Argentine scientific non-governmental organisation

The Argentine Forensic Anthropology Team (Equipo Argentino de Antropología Forense, EAAF) is an Argentine not-for-profit scientific non-governmental organisation. It was created in 1986 at the initiative of various human rights organisations with the aim of developing forensic anthropology techniques to help locate and identify the Argentines who had disappeared during the "Dirty War" period of the 1976-1983 military dictatorship. Since then, the Team's members have conducted field work in 30 other countries, including El Salvador (including exhumations at El Mozote), Guatemala, Bosnia and Herzegovina, Angola, Timor-Leste, French Polynesia, Croatia and South Africa.
In particular, the EAAF acquired additional worldwide renown uncovering the massacre by government forces at El Mozote in El Salvador and by identifying the remains of Ernesto "Che" Guevara, found in Bolivia.

==Origins==
With the restoration of democracy and the creation of the National Commission on the Disappearance of Persons (CONADEP) in 1983, Argentina embarked on a process of exhumations of the many unmarked graves found in the country, believing that many of them could well contain unidentified victims of forced disappearances — an undertaking in which it soon became apparent that scientific methods were needed.
CONADEP and the Grandmothers of the Plaza de Mayo took the initiative and travelled to the United States, where they were vouchsafed the determined support of the American Association for the Advancement of Science.

A genetic database was created at Durand Hospital in Buenos Aires, and a team of forensic anthropologists was created under the leadership of Dr. Clyde Snow.
Those small beginnings were the basis for the creation in 1986 of the Argentine Forensic Anthropology Team.

==Work==
The EAAF's investigation methods were divided into three stages:
1. Preliminary phase, collecting written and oral accounts of the disappeared.
2. Analysis phase, studying documents and records in order to identify the possible whereabouts of the remains
3. Archaeological phase, similar to classical archaeology within a forensic context. This phase also used genetic investigation techniques based on DNA testing.

The EAAF was a pioneer in developing these techniques. In the words of Clyde Snow:
"For the first time in the history of human rights investigations we began to use a scientific method to investigate violations. Although we started out small, it led to a genuine revolution in how human rights violations are investigated. The idea of using science in the human rights area began here, in Argentina, and it is now used throughout the world. The Team took the idea to other parts of the world and helped set up teams in other countries, such as Guatemala, Chile, and Peru. European countries now have their forensic anthropology teams. But Argentina was the first."

By 2000 the EAAF had succeeded in identifying sixty sets of remains, while a further 300 cases were still under investigation.

The EAAF co-operates with and assists other NGOs and investigations. For example, in 2017 it assisted the Expert Technical Group investigating the Bon Secours Mother and Baby Home in Tuam, Ireland, following the discovery of the bodies of up to 800 children buried in a mass grave, under the auspices of the Mother and Baby Homes Commission of Investigation.

——————

### Problem statement
Reproduce the passage of the text on the Argentine Forensic Anthropology Team between "CONADEP and the" and "of the disappeared.", inclusive. The material that comes next stands apart from the text on the Argentine Forensic Anthropology Team.

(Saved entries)
——————

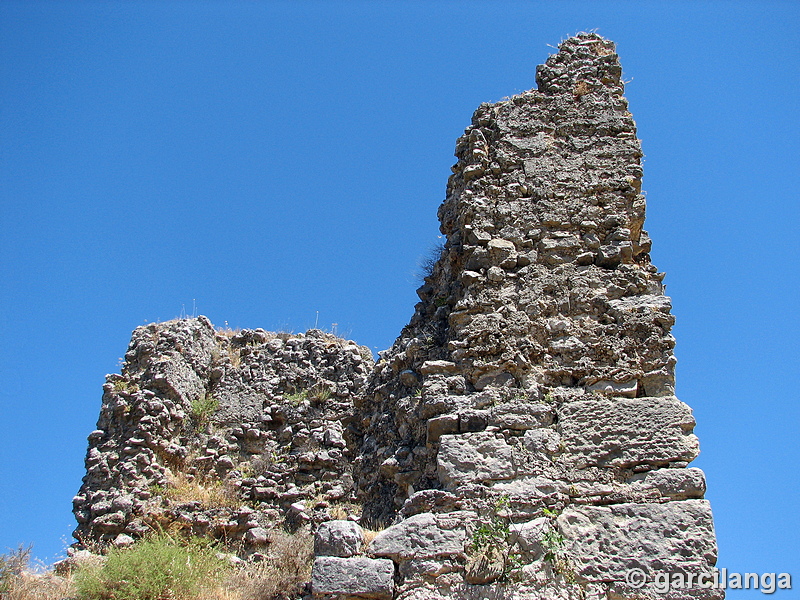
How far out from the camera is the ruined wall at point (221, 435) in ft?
27.6

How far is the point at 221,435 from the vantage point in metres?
9.66

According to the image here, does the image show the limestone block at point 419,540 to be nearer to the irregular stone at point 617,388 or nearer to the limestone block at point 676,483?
the limestone block at point 676,483

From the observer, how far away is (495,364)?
→ 501 centimetres

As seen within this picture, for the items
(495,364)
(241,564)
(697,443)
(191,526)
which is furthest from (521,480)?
(191,526)

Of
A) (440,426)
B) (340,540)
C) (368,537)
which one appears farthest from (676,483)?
(340,540)

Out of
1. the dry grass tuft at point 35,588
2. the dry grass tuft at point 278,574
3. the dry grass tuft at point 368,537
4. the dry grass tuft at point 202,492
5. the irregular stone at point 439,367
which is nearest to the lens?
the dry grass tuft at point 368,537

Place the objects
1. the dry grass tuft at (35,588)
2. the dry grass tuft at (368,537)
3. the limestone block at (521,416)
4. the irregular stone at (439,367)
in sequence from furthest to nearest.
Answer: the dry grass tuft at (35,588) → the irregular stone at (439,367) → the limestone block at (521,416) → the dry grass tuft at (368,537)

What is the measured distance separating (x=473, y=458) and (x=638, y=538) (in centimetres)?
110

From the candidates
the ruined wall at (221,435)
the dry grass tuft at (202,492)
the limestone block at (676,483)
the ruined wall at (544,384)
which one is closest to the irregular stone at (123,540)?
the ruined wall at (221,435)

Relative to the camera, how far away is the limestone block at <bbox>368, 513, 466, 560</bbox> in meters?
4.30

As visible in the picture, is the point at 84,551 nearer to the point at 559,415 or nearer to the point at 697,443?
the point at 559,415

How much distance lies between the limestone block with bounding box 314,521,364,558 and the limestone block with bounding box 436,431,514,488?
0.66 m

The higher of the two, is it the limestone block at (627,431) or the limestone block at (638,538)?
the limestone block at (627,431)

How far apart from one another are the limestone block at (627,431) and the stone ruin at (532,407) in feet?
0.04
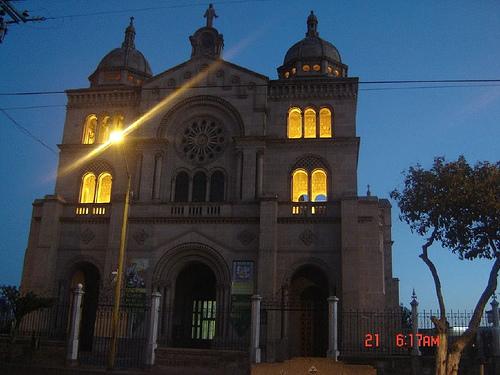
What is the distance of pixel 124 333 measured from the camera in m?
31.8

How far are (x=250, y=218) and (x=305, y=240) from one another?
337 cm

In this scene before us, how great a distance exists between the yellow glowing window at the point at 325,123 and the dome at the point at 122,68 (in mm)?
13796

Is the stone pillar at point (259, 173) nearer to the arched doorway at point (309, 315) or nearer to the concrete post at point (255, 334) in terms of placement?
the arched doorway at point (309, 315)

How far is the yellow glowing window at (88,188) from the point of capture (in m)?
37.8

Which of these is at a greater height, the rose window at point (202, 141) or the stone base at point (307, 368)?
the rose window at point (202, 141)

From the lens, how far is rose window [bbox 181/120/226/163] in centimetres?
3688

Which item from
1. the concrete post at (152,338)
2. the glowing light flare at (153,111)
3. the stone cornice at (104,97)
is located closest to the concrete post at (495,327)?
the concrete post at (152,338)

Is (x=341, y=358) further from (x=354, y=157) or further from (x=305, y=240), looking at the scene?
(x=354, y=157)

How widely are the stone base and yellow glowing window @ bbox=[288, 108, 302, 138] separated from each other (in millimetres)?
20234

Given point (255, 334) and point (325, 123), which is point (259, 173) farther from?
point (255, 334)

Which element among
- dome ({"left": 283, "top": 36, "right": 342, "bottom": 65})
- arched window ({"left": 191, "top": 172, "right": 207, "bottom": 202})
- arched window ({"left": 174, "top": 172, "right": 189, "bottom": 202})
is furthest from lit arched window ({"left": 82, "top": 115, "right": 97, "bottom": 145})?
dome ({"left": 283, "top": 36, "right": 342, "bottom": 65})

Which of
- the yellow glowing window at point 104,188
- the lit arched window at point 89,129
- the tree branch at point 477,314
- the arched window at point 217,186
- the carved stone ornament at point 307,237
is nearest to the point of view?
the tree branch at point 477,314

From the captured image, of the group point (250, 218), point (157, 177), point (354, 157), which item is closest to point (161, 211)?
point (157, 177)

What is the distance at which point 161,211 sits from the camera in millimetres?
34750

——————

### Solution to the problem
CONADEP and the Grandmothers of the Plaza de Mayo took the initiative and travelled to the United States, where they were vouchsafed the determined support of the American Association for the Advancement of Science.

A genetic database was created at Durand Hospital in Buenos Aires, and a team of forensic anthropologists was created under the leadership of Dr. Clyde Snow.
Those small beginnings were the basis for the creation in 1986 of the Argentine Forensic Anthropology Team.

==Work==
The EAAF's investigation methods were divided into three stages:
1. Preliminary phase, collecting written and oral accounts of the disappeared.